• [The exercise]:
Transcribe the lines from the one containing "If forced to" to the last line, inclusive, word for word. Include no pictures.
··· Recorded data
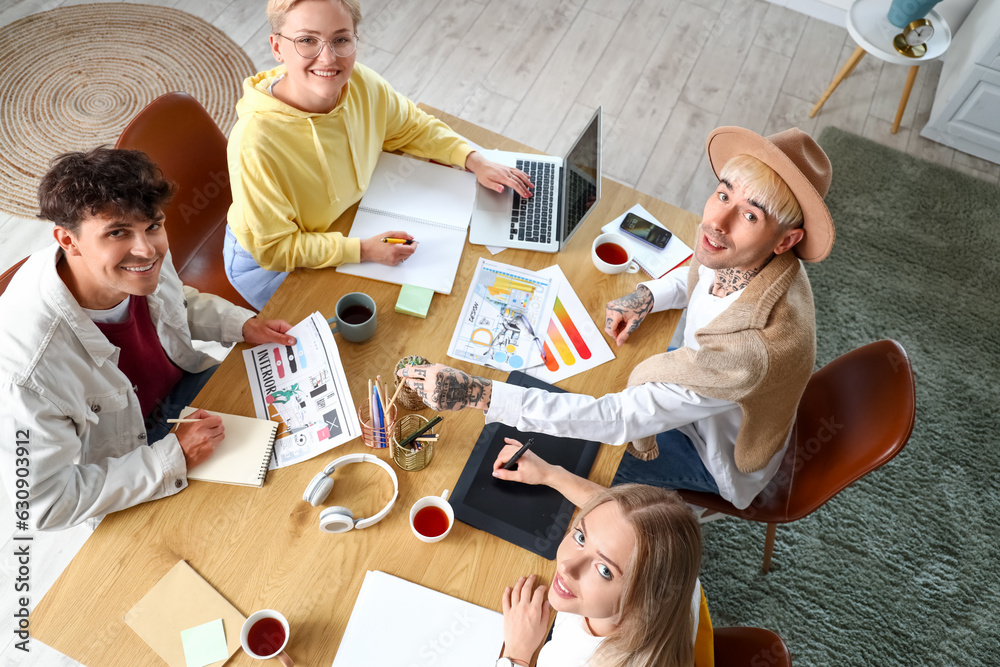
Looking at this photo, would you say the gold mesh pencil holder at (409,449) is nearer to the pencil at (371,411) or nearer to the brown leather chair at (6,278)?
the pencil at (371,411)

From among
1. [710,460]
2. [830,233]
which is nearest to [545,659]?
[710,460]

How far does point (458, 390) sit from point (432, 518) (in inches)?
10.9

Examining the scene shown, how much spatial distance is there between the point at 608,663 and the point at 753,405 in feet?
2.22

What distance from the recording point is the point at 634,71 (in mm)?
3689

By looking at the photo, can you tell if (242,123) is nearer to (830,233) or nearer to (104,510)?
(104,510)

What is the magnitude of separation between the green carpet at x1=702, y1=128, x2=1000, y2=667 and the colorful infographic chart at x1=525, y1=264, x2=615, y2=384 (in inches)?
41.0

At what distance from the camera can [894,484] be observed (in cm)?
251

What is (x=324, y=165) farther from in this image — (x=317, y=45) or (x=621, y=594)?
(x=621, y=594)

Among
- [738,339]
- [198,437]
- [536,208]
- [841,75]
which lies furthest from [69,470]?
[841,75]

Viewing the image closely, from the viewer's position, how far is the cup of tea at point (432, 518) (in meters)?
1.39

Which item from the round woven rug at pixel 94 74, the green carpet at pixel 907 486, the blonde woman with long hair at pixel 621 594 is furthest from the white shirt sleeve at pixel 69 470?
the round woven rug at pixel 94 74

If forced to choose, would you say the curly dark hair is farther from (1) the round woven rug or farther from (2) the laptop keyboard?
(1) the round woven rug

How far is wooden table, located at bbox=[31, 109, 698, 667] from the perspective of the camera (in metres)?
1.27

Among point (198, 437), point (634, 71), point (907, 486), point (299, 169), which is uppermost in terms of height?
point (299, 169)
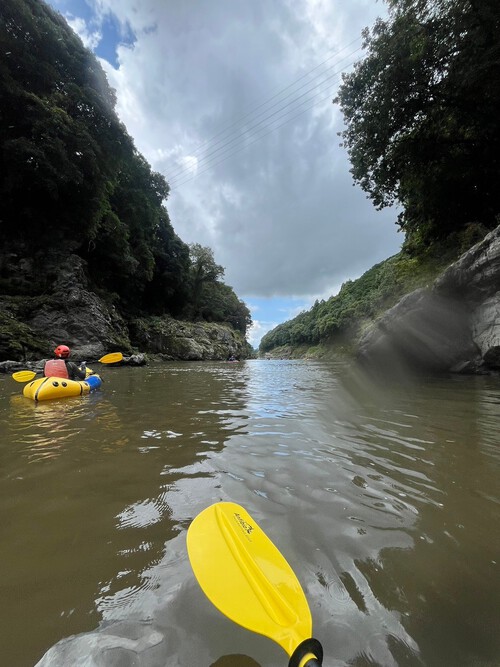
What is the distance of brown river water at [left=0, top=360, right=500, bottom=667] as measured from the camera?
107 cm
······
• [Output of the task]:
If forced to choose, would you say the curly dark hair is farther from (1) the round woven rug or farther from (2) the laptop keyboard?
(1) the round woven rug

How far is wooden table, located at bbox=[31, 109, 698, 667] from the perspective of the camera (in metres)?
1.27

Among point (198, 437), point (634, 71), point (907, 486), point (299, 169), which is uppermost in terms of height?
point (299, 169)
What is the distance of brown river water at [left=0, top=360, right=500, bottom=667] as measured from the camera?
107 cm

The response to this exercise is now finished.